Injury effect of adenosine triphosphate on N9 microglia

AIM:To investigate the injury effect of adenosine triphosphate(ATP) on N9 microglia. METHODS:N9 microglia in logarithmic growth phase was randomly divided into 3 groups. In control group, the cells were cultured without ATP treatment. In ATP group, the cells were treatment with ATP after cultured for 24 h. In KN-62 intervention group, after pretreatment with KN-62 for 30 min, ATP was added in the cells. The cell viability was assessed by XTT assay. Cellular morphological changes were observed under phase-contrast microscope. The cell cycle and apoptosis were detected by flow cytometry. The expression of P2X₇ receptor was examined by immunofluorescence staining. The protein levels of P2X₇ receptor were measured by Western blotting. The concentration of IL-1β in the culture supernatant was detected by ELISA. RESULTS:ATP at dose of 500 μmol/L and 1 mmol/L only caused small damage to the cell viability of N9 microglia. The cell viability was 88.5%±5.5% and 88.2%±8.4% after treated with ATP for 24 h,respectively. The cell viability dropped rapidly and cell shrinkage occurred when the concentration of ATP increased to 2 mmol/L or higher. With the extension of experiment time, the cell viability and cell density decreased further and cell shrinkage was getting worse. KN-62 intervention improved the viability of N9 microglia injured by ATP. The morphology and density of N9 microglia in KN-62 intervention group were much better than those in ATP group. ATP arrested N9 microglia at S phase and increased cell apoptosis significantly(P<0.01 vs control group).
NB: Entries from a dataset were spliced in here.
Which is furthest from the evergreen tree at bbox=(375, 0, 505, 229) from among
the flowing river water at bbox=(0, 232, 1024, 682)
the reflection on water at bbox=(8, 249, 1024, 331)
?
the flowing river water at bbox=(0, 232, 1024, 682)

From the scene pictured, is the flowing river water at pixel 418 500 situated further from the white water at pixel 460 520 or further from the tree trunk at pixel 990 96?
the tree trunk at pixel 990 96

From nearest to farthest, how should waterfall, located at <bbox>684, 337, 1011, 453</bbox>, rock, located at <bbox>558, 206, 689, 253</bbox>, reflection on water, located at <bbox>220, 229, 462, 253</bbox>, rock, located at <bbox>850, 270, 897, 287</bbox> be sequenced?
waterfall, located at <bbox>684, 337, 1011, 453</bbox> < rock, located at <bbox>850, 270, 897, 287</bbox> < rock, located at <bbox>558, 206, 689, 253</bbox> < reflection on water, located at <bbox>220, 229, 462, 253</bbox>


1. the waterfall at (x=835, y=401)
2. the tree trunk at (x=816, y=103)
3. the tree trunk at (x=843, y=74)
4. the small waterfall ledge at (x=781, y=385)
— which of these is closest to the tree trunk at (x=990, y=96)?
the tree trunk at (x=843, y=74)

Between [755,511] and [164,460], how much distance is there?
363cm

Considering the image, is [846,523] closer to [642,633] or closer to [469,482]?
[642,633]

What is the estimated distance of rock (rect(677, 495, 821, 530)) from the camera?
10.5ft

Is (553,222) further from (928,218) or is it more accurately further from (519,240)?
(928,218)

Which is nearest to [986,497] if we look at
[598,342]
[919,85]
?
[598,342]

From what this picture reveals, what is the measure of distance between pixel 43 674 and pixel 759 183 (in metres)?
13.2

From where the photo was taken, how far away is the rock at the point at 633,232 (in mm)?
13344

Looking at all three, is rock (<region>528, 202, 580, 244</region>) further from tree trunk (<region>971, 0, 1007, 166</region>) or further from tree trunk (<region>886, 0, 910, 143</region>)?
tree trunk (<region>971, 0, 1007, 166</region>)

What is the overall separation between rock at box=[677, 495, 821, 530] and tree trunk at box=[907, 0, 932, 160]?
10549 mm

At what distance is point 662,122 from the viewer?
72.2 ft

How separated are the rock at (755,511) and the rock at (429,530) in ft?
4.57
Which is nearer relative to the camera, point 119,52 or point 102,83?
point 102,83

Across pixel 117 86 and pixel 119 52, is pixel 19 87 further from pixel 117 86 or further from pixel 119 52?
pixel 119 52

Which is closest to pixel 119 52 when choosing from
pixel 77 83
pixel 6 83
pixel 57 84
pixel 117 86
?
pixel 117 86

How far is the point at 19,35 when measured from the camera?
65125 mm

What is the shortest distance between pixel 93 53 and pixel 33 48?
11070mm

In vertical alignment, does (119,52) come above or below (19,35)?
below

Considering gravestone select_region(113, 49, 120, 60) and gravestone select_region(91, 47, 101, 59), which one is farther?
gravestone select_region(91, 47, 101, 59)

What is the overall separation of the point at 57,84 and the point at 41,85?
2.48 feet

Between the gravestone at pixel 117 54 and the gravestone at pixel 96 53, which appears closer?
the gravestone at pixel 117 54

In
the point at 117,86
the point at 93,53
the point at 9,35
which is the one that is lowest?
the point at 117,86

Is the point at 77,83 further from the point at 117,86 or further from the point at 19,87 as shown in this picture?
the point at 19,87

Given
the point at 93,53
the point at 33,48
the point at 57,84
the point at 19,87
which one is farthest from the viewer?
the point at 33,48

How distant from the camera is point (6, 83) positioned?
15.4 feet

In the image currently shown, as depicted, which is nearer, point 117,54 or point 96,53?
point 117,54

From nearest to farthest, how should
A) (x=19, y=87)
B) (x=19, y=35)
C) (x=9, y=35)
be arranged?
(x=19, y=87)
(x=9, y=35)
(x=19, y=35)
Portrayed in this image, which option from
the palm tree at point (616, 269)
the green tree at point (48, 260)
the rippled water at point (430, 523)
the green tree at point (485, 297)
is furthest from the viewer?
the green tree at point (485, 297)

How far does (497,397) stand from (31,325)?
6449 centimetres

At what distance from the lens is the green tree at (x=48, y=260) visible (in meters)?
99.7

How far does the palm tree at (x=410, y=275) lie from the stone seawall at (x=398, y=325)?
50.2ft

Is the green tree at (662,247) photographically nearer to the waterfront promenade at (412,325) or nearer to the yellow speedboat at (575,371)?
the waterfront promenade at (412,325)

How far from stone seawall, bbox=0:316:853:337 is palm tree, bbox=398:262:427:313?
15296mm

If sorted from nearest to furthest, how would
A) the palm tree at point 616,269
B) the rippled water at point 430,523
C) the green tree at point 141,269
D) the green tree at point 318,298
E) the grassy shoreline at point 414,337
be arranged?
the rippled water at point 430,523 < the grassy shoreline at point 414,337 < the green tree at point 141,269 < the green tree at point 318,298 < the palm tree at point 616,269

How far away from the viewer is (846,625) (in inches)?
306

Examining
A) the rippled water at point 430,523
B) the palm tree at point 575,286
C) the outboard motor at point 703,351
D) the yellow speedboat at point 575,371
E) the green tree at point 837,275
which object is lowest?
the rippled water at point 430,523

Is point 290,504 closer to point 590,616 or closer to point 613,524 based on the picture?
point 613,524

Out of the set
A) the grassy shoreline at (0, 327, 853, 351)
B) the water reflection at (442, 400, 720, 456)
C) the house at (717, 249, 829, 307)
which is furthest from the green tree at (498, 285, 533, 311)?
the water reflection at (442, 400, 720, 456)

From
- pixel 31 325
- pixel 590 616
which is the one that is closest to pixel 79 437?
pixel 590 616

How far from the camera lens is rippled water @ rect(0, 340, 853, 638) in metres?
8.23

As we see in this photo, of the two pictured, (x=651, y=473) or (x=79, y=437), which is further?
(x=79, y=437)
KN-62 intervention obviously relieved the cell cycle arrest and decreased the cell apoptosis caused by ATP(P<0.01). ATP and KN-62 intervention had no effect on the distribution of P2X₇ receptor. The protein levels of P2X₇ receptor had no significant difference among the 3 groups(P>0.05). ATP and KN-62 intervention had no effect on the release of IL-1β. CONCLUSION:High dose of ATP damages N9 microglia and its mechanism may be related to cell cycle arrest and apoptosis mediated by P2X₇ receptor but not to inflammatory response caused by microglia.